自分の苦手教科を把握しているのかどうか確かめたいのでしょうか?しかし、それで正直に言ったところで受験生にはメリットがありません。面接は自分の良さをアピールする場です。
苦手なことを「苦手です。」と言うだけでは、正直者と評価される反面、苦手だと分かっているのに何もしていないのかと思われてしまいます。
苦手教科を聞かれたら、いかに努力家なのかアピールするチャンス
そこで、例えば次のように答えます。
「はい。わたしの苦手教科は理科です。覚えるのが苦手だからです。実験をするのは好きなので、それと関連付けて用語を覚えるようになるようにしています。家庭学習では計算問題をくり返し解いて、分からないところは次の日、先生に質問するようにしています。」
こうすることで、自分が苦手教科を克服しようと努力していること、つまり自分は正直なだけでなく、努力家であることをアピールできます。
自分の短所や嫌いなことも、プラスの話に転換していく
同じように自分の短所や嫌いなことについても、それを自覚していて克服するために努力しています。というアピールをしましょう。

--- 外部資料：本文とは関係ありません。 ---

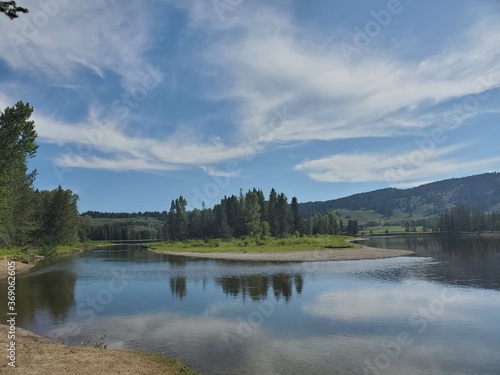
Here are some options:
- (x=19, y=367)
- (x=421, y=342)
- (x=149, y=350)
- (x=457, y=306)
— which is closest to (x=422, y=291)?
(x=457, y=306)

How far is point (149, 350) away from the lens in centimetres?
2261

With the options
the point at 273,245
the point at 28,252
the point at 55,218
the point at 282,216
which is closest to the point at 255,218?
the point at 282,216

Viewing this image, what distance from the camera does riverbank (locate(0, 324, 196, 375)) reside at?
17.0 metres

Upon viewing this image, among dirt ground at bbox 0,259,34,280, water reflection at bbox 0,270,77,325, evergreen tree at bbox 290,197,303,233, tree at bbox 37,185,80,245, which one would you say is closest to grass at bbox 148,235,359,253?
evergreen tree at bbox 290,197,303,233

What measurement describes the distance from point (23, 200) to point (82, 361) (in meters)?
95.1

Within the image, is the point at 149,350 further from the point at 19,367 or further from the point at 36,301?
the point at 36,301

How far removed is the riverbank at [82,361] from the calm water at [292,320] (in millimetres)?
1861

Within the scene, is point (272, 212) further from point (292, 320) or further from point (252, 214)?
point (292, 320)

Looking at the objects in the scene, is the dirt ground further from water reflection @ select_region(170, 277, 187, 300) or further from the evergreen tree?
the evergreen tree

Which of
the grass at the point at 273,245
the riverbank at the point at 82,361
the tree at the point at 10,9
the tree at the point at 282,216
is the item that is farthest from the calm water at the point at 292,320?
the tree at the point at 282,216

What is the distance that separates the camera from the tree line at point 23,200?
185 feet

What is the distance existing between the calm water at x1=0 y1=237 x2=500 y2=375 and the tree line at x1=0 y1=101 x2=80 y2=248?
19.5m

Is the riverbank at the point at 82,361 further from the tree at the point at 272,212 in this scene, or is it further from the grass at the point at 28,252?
the tree at the point at 272,212

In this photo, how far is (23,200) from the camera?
97.6 metres
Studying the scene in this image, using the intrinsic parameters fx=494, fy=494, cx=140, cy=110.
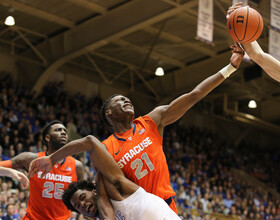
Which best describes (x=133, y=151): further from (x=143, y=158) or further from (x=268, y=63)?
(x=268, y=63)

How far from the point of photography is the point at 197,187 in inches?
738

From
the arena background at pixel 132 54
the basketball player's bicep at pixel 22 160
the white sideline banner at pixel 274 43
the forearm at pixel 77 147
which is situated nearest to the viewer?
the forearm at pixel 77 147

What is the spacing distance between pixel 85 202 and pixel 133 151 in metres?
0.67

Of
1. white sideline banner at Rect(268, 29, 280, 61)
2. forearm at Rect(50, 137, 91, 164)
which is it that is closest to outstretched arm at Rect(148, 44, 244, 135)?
forearm at Rect(50, 137, 91, 164)

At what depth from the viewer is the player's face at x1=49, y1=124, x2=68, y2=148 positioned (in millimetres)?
6488

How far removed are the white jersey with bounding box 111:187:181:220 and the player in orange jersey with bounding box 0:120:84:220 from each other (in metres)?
1.81

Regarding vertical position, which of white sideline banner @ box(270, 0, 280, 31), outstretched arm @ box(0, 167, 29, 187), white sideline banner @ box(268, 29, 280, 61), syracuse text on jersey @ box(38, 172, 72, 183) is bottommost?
syracuse text on jersey @ box(38, 172, 72, 183)

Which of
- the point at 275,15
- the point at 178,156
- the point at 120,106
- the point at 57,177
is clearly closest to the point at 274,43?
the point at 275,15

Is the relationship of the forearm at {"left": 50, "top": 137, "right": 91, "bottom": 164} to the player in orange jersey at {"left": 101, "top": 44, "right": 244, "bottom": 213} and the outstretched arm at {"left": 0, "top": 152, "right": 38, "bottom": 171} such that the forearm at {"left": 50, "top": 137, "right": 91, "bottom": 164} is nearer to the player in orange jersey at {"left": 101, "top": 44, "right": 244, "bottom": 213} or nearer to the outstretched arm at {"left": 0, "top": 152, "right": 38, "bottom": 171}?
the player in orange jersey at {"left": 101, "top": 44, "right": 244, "bottom": 213}

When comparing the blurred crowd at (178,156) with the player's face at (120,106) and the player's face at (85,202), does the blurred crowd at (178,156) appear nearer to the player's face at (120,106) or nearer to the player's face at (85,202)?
the player's face at (85,202)

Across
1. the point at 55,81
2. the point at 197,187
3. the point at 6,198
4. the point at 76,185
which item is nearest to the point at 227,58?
the point at 197,187

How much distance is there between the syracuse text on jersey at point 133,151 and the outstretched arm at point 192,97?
26 centimetres

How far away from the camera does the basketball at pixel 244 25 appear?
4663 mm

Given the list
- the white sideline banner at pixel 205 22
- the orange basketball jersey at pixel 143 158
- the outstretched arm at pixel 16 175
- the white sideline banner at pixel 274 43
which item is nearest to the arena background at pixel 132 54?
the white sideline banner at pixel 274 43
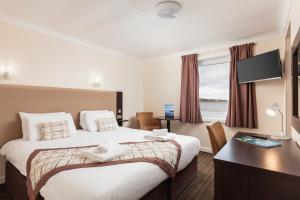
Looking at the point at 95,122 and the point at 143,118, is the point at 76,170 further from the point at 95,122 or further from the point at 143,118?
the point at 143,118

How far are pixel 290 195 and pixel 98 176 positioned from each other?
4.34 feet

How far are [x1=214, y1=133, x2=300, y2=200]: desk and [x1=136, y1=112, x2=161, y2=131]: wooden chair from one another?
3.02m

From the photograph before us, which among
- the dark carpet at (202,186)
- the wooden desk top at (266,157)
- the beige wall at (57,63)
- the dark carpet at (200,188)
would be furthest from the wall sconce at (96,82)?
the wooden desk top at (266,157)

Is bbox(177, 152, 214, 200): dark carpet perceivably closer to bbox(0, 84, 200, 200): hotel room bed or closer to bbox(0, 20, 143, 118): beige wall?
bbox(0, 84, 200, 200): hotel room bed

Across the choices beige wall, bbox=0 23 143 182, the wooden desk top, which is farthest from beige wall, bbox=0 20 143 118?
the wooden desk top

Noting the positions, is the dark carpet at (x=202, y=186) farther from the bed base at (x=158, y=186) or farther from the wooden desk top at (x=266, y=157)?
the wooden desk top at (x=266, y=157)

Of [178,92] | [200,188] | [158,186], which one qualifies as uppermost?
[178,92]

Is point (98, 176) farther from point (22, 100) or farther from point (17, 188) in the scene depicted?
point (22, 100)

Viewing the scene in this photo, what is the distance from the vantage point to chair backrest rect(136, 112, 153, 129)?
4.49 metres

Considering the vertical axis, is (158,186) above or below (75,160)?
below

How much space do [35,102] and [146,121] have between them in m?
2.61

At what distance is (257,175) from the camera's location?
119 centimetres

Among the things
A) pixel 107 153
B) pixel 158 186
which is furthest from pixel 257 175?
pixel 107 153

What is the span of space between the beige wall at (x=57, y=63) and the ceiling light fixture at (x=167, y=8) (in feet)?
6.60
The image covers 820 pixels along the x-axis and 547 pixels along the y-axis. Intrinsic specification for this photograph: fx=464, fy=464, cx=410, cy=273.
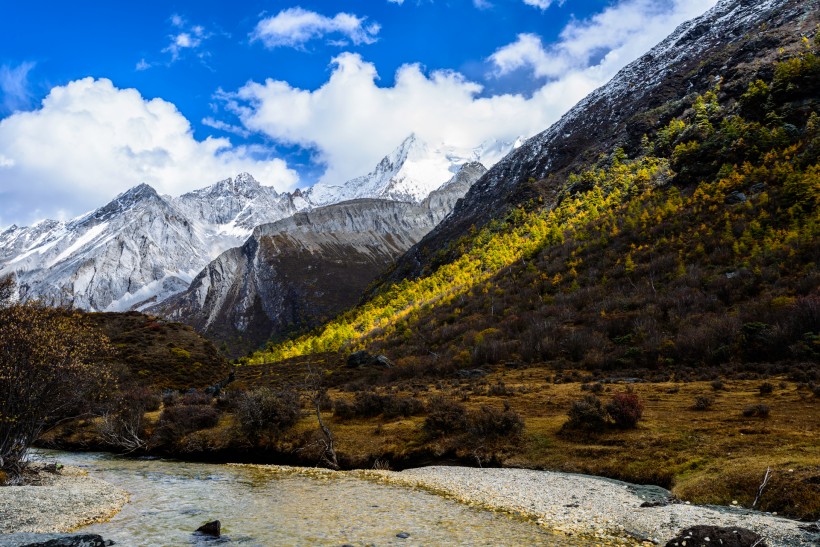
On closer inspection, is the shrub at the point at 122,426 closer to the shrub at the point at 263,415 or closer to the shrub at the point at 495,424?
the shrub at the point at 263,415

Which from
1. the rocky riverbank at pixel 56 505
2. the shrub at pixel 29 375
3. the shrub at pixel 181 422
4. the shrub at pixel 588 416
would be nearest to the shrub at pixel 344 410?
the shrub at pixel 181 422

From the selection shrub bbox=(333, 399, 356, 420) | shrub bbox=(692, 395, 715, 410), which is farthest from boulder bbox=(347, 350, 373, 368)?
shrub bbox=(692, 395, 715, 410)

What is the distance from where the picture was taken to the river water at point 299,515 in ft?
50.8

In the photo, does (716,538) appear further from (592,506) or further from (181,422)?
(181,422)

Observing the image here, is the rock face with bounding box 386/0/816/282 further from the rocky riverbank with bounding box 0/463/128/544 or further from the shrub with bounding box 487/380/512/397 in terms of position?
the rocky riverbank with bounding box 0/463/128/544

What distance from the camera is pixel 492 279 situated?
11275 centimetres

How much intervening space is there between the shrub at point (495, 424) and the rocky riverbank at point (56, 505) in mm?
19243

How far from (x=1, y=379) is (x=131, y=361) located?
51.6 meters

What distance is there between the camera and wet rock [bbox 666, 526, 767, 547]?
12367mm

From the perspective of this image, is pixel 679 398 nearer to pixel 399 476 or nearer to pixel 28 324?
pixel 399 476

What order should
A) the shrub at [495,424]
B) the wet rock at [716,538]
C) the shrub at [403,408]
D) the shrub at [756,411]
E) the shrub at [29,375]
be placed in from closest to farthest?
1. the wet rock at [716,538]
2. the shrub at [29,375]
3. the shrub at [756,411]
4. the shrub at [495,424]
5. the shrub at [403,408]

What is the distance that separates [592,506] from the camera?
1750 cm

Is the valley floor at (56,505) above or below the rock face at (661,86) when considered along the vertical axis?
below

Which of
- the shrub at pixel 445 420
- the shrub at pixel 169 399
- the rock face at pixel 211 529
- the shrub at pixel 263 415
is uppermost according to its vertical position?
the shrub at pixel 169 399
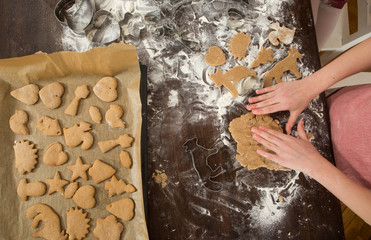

「はい。私の短所は飽きっぽいところです。本をずっと読むのが苦手なので、タイマーをセットして決めた時間は読書をするようにしています。今は受験勉強の合間に毎日30分くらい気分転換に本を読んでいます。」
「はい。私の嫌いなことは長距離走です。部活のときにもなかなか前向きに取り組めませんでした。いつも同じく走るのが嫌いな友達と並んで走っていました。その友人とは引退してもずっと仲良しで、受験勉強も一緒に励まし合いながら頑張ってきました。」
このように答えたらどうでしょう?ちょっとくどいかもしれませんが、少なくともマイナスでは終わっていないはずです。マイナスのことを聞かれて,マイナスのことを答えていたら損です。
嘘にならないように今からでも努力する
もちろん面接で嘘をついてはいけません。高校の先生は何千人という受験生を見てきた面接のプロです。たいてい目の動きや表情でばれてしまいます。今から入試までの数週間でも、苦手教科、短所、嫌いなことと向き合って、努力をしてみましょう。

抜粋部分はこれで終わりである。